Monday, February 27, 2006

Let's Put the Tax Code Where It Belongs

... in the trash.

The Internal Revenue Code is long. In fact, "printed 60 lines to the page, it would fill more than 7500 letter-size pages" according to one source. There is craziness abound in this abomination of economic freedom. One such example is the "double-taxation on dividends" which spawns from corporate income taxes that are included in the dividend and then are compounded when the individual recipient pays dividend taxes. This is why President Bush pushed hard for its elimination back in 2003.

As you can see, compliance with this bohemoth tax code is all but impossible. This may seem farfetched, but let's take a look in recent news shall we.
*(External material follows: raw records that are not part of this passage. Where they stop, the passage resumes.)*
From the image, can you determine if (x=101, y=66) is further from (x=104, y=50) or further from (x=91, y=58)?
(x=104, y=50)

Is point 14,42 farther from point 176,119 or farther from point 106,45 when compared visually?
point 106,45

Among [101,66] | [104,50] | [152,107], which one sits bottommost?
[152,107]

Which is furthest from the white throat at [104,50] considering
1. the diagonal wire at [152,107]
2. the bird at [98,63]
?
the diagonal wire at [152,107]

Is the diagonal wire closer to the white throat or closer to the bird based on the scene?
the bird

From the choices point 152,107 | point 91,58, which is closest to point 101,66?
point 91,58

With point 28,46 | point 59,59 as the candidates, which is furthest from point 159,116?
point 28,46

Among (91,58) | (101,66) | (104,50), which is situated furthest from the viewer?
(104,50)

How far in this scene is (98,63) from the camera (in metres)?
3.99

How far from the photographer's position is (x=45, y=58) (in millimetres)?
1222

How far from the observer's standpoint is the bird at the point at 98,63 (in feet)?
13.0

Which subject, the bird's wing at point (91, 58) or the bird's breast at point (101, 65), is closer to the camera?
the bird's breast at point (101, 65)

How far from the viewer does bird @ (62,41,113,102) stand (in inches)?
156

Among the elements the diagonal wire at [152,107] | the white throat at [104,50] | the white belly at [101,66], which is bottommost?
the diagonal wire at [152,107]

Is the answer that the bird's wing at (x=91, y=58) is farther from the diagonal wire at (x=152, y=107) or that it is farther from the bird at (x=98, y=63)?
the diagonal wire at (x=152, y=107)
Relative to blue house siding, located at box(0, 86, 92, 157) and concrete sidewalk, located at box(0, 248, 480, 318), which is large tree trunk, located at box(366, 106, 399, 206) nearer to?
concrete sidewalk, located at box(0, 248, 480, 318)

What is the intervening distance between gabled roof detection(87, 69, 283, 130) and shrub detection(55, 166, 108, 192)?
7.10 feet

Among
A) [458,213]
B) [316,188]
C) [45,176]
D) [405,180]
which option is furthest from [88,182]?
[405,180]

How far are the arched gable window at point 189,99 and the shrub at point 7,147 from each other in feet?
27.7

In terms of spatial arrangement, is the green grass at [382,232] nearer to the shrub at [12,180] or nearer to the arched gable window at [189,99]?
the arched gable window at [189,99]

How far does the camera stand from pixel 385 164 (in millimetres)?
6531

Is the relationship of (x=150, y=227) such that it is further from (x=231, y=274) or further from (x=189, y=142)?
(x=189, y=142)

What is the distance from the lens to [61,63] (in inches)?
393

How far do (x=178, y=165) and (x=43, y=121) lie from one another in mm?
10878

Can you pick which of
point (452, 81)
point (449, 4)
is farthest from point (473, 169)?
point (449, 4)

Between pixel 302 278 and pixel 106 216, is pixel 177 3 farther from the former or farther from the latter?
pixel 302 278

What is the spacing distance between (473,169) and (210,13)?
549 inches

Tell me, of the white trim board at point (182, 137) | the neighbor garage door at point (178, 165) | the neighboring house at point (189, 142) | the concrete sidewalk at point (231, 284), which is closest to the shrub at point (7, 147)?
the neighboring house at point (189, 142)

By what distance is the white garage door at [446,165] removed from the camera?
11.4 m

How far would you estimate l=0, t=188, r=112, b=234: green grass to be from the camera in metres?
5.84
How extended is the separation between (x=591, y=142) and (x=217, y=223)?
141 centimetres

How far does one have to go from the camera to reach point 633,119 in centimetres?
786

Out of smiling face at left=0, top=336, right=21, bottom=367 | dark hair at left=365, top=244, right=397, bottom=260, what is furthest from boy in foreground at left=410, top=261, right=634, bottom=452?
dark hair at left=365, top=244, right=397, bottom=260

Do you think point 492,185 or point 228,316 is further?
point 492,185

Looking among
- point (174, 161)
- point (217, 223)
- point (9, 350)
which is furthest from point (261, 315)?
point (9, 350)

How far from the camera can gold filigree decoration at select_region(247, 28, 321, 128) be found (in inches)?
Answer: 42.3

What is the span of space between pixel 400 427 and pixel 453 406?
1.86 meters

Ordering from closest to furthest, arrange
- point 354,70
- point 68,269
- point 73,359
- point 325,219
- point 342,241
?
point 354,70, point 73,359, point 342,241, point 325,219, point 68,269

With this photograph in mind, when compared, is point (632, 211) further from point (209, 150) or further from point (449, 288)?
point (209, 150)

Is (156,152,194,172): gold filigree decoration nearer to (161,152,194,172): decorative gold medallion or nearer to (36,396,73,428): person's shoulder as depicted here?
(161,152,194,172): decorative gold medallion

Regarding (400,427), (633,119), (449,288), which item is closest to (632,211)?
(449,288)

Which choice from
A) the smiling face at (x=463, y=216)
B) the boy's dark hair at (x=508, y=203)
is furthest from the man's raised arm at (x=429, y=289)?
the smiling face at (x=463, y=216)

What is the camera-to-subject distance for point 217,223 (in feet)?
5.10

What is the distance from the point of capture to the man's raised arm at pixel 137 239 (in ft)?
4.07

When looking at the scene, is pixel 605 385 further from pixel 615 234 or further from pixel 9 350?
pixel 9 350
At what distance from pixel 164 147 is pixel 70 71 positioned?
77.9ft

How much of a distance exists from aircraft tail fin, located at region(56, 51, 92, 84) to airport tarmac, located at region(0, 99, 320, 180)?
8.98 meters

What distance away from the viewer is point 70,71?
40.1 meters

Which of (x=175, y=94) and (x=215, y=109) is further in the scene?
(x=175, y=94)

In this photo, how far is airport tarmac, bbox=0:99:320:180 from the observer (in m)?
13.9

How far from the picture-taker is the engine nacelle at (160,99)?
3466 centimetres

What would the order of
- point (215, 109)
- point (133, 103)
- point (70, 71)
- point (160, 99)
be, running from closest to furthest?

A story erupted with a press release from H&R Block (h/t: TaxProf, the nation's largest tax preparation firm, saying:
The restatement pertains principally to errors in determining the company’s state effective income tax rate, resulting in a cumulative understatement of its state income tax liability of approximately $32 million as of April 30, 2005.
That's right, the company that promises to get you the maximum refund guaranteed can't even get its own taxes right. That doesn't bode well for middle-aged single mothers who sit at home for a week straight at the beginning of April filing their tax returns and praying they don't get audited.

According to the Tax Foundation, compliance costs for the Federal Income Tax alone are $265.1 billion or 22% of receipts from the tax, which come out to around $1.2 trillion. They project that taxpayers will spend about 6 billion hours complying with the tax code this year. Even worse, however, is what is coming -- by 2015, it is projected that compliance costs will grow to $482.7 billion, or nearly half a trillion dollars!

Then there is the Form 1040, otherwise known as the Individual Income Tax Return. MarketWatch has the "Form 1040 lines that lead to the most mistakes". Now, mistakes are always a bad thing, but on a tax return form, they can ruin one's life. (h/t: Club For Growth)

As I've been paying taxes for only a few years now, I really don't have much to complain about. Nevertheless, does it really make a difference? We're talking about money we should gladly give up. It pays for roads, national security, the amazing feats of science going on daily at NASA, and much more. However, when it takes the average American (between one day and one hundred and fifty years old) over 21 hours to file income tax returns, people are bound to get upset. In the same way that nobody likes waiting in line at the Department of Motor Vehicles, nobody likes waiting in line at the post office that second week of April every year.

Reform is badly needed, and not that paper-thin reform from the President's Tax Panel which simply suggested that we abolish the AMT. No, we need to abolish the AMT, payroll taxes, income taxes, estate taxes, gift taxes, and the whole lot of 'em. One, simple tax is all that is needed for the federal government to bring in all of its revenue. That tax is the national consumption tax, or FairTax.